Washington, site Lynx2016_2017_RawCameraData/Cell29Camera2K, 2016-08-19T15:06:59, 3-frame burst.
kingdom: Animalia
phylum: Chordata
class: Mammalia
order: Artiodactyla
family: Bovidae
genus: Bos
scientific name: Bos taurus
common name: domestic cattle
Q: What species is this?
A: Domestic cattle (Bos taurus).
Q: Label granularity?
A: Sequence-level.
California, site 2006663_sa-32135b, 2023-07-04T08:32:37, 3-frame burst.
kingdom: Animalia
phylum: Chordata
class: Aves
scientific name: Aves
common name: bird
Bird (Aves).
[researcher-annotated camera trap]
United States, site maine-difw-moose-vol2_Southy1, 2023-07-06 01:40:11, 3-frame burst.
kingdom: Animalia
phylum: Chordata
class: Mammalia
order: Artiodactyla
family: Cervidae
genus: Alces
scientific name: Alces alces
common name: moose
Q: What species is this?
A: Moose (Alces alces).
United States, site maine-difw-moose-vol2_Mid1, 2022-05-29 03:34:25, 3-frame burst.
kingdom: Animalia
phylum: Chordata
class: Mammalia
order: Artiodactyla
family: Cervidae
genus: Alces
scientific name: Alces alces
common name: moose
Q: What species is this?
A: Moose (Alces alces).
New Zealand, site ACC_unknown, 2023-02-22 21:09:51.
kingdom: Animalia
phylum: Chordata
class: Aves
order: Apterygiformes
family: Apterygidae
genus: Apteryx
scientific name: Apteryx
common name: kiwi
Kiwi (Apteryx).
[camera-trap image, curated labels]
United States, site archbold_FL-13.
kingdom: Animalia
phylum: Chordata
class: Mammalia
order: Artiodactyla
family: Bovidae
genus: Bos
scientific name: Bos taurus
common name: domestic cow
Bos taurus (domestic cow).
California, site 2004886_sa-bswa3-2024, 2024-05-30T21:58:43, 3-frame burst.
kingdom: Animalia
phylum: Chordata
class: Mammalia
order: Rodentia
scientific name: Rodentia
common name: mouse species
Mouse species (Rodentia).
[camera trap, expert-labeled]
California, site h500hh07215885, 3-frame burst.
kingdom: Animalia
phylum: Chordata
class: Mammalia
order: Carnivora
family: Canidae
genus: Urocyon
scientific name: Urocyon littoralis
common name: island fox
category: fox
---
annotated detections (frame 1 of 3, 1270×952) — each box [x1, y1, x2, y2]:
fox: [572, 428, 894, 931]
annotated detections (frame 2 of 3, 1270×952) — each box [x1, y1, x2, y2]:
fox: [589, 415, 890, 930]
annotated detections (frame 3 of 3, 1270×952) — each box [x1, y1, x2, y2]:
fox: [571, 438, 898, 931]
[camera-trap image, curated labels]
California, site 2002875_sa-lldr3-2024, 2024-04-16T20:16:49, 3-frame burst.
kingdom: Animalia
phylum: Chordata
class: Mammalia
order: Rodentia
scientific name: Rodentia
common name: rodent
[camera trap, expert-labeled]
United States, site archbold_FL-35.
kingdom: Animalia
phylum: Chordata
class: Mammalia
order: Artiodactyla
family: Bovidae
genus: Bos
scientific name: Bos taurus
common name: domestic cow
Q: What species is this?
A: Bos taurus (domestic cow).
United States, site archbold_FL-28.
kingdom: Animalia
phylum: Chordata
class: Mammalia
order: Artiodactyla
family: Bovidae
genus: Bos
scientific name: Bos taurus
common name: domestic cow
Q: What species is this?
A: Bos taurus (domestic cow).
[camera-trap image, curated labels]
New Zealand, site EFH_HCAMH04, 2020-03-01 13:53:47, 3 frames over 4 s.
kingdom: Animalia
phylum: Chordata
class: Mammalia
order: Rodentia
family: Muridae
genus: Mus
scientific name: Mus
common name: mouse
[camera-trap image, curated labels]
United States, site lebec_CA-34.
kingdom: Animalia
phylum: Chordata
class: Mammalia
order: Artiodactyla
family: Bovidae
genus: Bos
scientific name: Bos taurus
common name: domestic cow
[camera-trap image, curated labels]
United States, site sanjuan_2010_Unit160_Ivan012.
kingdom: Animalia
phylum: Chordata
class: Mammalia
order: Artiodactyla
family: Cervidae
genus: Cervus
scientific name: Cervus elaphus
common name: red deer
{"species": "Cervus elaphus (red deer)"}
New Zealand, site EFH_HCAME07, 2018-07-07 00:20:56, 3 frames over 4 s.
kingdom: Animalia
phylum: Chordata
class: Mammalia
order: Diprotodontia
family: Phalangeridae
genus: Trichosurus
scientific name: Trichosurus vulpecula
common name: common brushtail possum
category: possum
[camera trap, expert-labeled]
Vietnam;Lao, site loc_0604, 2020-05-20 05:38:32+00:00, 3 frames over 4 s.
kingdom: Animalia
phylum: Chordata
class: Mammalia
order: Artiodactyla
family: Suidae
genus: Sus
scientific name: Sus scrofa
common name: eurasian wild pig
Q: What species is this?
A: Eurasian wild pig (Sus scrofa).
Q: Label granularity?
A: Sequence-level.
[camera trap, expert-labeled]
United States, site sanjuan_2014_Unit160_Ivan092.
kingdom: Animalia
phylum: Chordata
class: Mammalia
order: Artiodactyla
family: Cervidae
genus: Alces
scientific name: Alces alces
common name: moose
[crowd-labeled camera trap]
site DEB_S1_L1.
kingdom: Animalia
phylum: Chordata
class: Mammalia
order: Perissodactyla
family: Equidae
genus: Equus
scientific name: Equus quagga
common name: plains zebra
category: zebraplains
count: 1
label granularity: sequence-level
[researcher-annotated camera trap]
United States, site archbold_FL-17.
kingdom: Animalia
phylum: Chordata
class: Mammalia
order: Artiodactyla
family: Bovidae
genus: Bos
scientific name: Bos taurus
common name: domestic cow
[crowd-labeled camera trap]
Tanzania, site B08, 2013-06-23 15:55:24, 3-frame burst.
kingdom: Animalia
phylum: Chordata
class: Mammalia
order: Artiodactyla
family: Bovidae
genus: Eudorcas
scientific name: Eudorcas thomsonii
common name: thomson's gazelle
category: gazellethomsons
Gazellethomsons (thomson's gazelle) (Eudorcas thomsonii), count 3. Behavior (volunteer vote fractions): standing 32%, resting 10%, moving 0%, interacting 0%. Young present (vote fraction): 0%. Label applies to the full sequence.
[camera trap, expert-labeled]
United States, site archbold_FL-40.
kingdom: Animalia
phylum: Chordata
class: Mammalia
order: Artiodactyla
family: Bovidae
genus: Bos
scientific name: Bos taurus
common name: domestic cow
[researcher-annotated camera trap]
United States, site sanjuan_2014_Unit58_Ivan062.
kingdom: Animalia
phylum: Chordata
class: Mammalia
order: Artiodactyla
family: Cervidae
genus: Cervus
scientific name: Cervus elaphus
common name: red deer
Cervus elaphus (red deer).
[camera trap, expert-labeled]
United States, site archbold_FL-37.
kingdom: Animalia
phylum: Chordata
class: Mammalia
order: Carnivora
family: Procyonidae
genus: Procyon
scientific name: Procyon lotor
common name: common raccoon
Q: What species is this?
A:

EXERCISE
The entries above must be returned in full, exactly as shown.

SOLUTION FOR THIS PROBLEM
Washington, site Lynx2016_2017_RawCameraData/Cell29Camera2K, 2016-08-19T15:06:59, 3-frame burst.
kingdom: Animalia
phylum: Chordata
class: Mammalia
order: Artiodactyla
family: Bovidae
genus: Bos
scientific name: Bos taurus
common name: domestic cattle
Q: What species is this?
A: Domestic cattle (Bos taurus).
Q: Label granularity?
A: Sequence-level.
California, site 2006663_sa-32135b, 2023-07-04T08:32:37, 3-frame burst.
kingdom: Animalia
phylum: Chordata
class: Aves
scientific name: Aves
common name: bird
Bird (Aves).
[researcher-annotated camera trap]
United States, site maine-difw-moose-vol2_Southy1, 2023-07-06 01:40:11, 3-frame burst.
kingdom: Animalia
phylum: Chordata
class: Mammalia
order: Artiodactyla
family: Cervidae
genus: Alces
scientific name: Alces alces
common name: moose
Q: What species is this?
A: Moose (Alces alces).
United States, site maine-difw-moose-vol2_Mid1, 2022-05-29 03:34:25, 3-frame burst.
kingdom: Animalia
phylum: Chordata
class: Mammalia
order: Artiodactyla
family: Cervidae
genus: Alces
scientific name: Alces alces
common name: moose
Q: What species is this?
A: Moose (Alces alces).
New Zealand, site ACC_unknown, 2023-02-22 21:09:51.
kingdom: Animalia
phylum: Chordata
class: Aves
order: Apterygiformes
family: Apterygidae
genus: Apteryx
scientific name: Apteryx
common name: kiwi
Kiwi (Apteryx).
[camera-trap image, curated labels]
United States, site archbold_FL-13.
kingdom: Animalia
phylum: Chordata
class: Mammalia
order: Artiodactyla
family: Bovidae
genus: Bos
scientific name: Bos taurus
common name: domestic cow
Bos taurus (domestic cow).
California, site 2004886_sa-bswa3-2024, 2024-05-30T21:58:43, 3-frame burst.
kingdom: Animalia
phylum: Chordata
class: Mammalia
order: Rodentia
scientific name: Rodentia
common name: mouse species
Mouse species (Rodentia).
[camera trap, expert-labeled]
California, site h500hh07215885, 3-frame burst.
kingdom: Animalia
phylum: Chordata
class: Mammalia
order: Carnivora
family: Canidae
genus: Urocyon
scientific name: Urocyon littoralis
common name: island fox
category: fox
---
annotated detections (frame 1 of 3, 1270×952) — each box [x1, y1, x2, y2]:
fox: [572, 428, 894, 931]
annotated detections (frame 2 of 3, 1270×952) — each box [x1, y1, x2, y2]:
fox: [589, 415, 890, 930]
annotated detections (frame 3 of 3, 1270×952) — each box [x1, y1, x2, y2]:
fox: [571, 438, 898, 931]
[camera-trap image, curated labels]
California, site 2002875_sa-lldr3-2024, 2024-04-16T20:16:49, 3-frame burst.
kingdom: Animalia
phylum: Chordata
class: Mammalia
order: Rodentia
scientific name: Rodentia
common name: rodent
[camera trap, expert-labeled]
United States, site archbold_FL-35.
kingdom: Animalia
phylum: Chordata
class: Mammalia
order: Artiodactyla
family: Bovidae
genus: Bos
scientific name: Bos taurus
common name: domestic cow
Q: What species is this?
A: Bos taurus (domestic cow).
United States, site archbold_FL-28.
kingdom: Animalia
phylum: Chordata
class: Mammalia
order: Artiodactyla
family: Bovidae
genus: Bos
scientific name: Bos taurus
common name: domestic cow
Q: What species is this?
A: Bos taurus (domestic cow).
[camera-trap image, curated labels]
New Zealand, site EFH_HCAMH04, 2020-03-01 13:53:47, 3 frames over 4 s.
kingdom: Animalia
phylum: Chordata
class: Mammalia
order: Rodentia
family: Muridae
genus: Mus
scientific name: Mus
common name: mouse
[camera-trap image, curated labels]
United States, site lebec_CA-34.
kingdom: Animalia
phylum: Chordata
class: Mammalia
order: Artiodactyla
family: Bovidae
genus: Bos
scientific name: Bos taurus
common name: domestic cow
[camera-trap image, curated labels]
United States, site sanjuan_2010_Unit160_Ivan012.
kingdom: Animalia
phylum: Chordata
class: Mammalia
order: Artiodactyla
family: Cervidae
genus: Cervus
scientific name: Cervus elaphus
common name: red deer
{"species": "Cervus elaphus (red deer)"}
New Zealand, site EFH_HCAME07, 2018-07-07 00:20:56, 3 frames over 4 s.
kingdom: Animalia
phylum: Chordata
class: Mammalia
order: Diprotodontia
family: Phalangeridae
genus: Trichosurus
scientific name: Trichosurus vulpecula
common name: common brushtail possum
category: possum
[camera trap, expert-labeled]
Vietnam;Lao, site loc_0604, 2020-05-20 05:38:32+00:00, 3 frames over 4 s.
kingdom: Animalia
phylum: Chordata
class: Mammalia
order: Artiodactyla
family: Suidae
genus: Sus
scientific name: Sus scrofa
common name: eurasian wild pig
Q: What species is this?
A: Eurasian wild pig (Sus scrofa).
Q: Label granularity?
A: Sequence-level.
[camera trap, expert-labeled]
United States, site sanjuan_2014_Unit160_Ivan092.
kingdom: Animalia
phylum: Chordata
class: Mammalia
order: Artiodactyla
family: Cervidae
genus: Alces
scientific name: Alces alces
common name: moose
[crowd-labeled camera trap]
site DEB_S1_L1.
kingdom: Animalia
phylum: Chordata
class: Mammalia
order: Perissodactyla
family: Equidae
genus: Equus
scientific name: Equus quagga
common name: plains zebra
category: zebraplains
count: 1
label granularity: sequence-level
[researcher-annotated camera trap]
United States, site archbold_FL-17.
kingdom: Animalia
phylum: Chordata
class: Mammalia
order: Artiodactyla
family: Bovidae
genus: Bos
scientific name: Bos taurus
common name: domestic cow
[crowd-labeled camera trap]
Tanzania, site B08, 2013-06-23 15:55:24, 3-frame burst.
kingdom: Animalia
phylum: Chordata
class: Mammalia
order: Artiodactyla
family: Bovidae
genus: Eudorcas
scientific name: Eudorcas thomsonii
common name: thomson's gazelle
category: gazellethomsons
Gazellethomsons (thomson's gazelle) (Eudorcas thomsonii), count 3. Behavior (volunteer vote fractions): standing 32%, resting 10%, moving 0%, interacting 0%. Young present (vote fraction): 0%. Label applies to the full sequence.
[camera trap, expert-labeled]
United States, site archbold_FL-40.
kingdom: Animalia
phylum: Chordata
class: Mammalia
order: Artiodactyla
family: Bovidae
genus: Bos
scientific name: Bos taurus
common name: domestic cow
[researcher-annotated camera trap]
United States, site sanjuan_2014_Unit58_Ivan062.
kingdom: Animalia
phylum: Chordata
class: Mammalia
order: Artiodactyla
family: Cervidae
genus: Cervus
scientific name: Cervus elaphus
common name: red deer
Cervus elaphus (red deer).
[camera trap, expert-labeled]
United States, site archbold_FL-37.
kingdom: Animalia
phylum: Chordata
class: Mammalia
order: Carnivora
family: Procyonidae
genus: Procyon
scientific name: Procyon lotor
common name: common raccoon
Q: What species is this?
A:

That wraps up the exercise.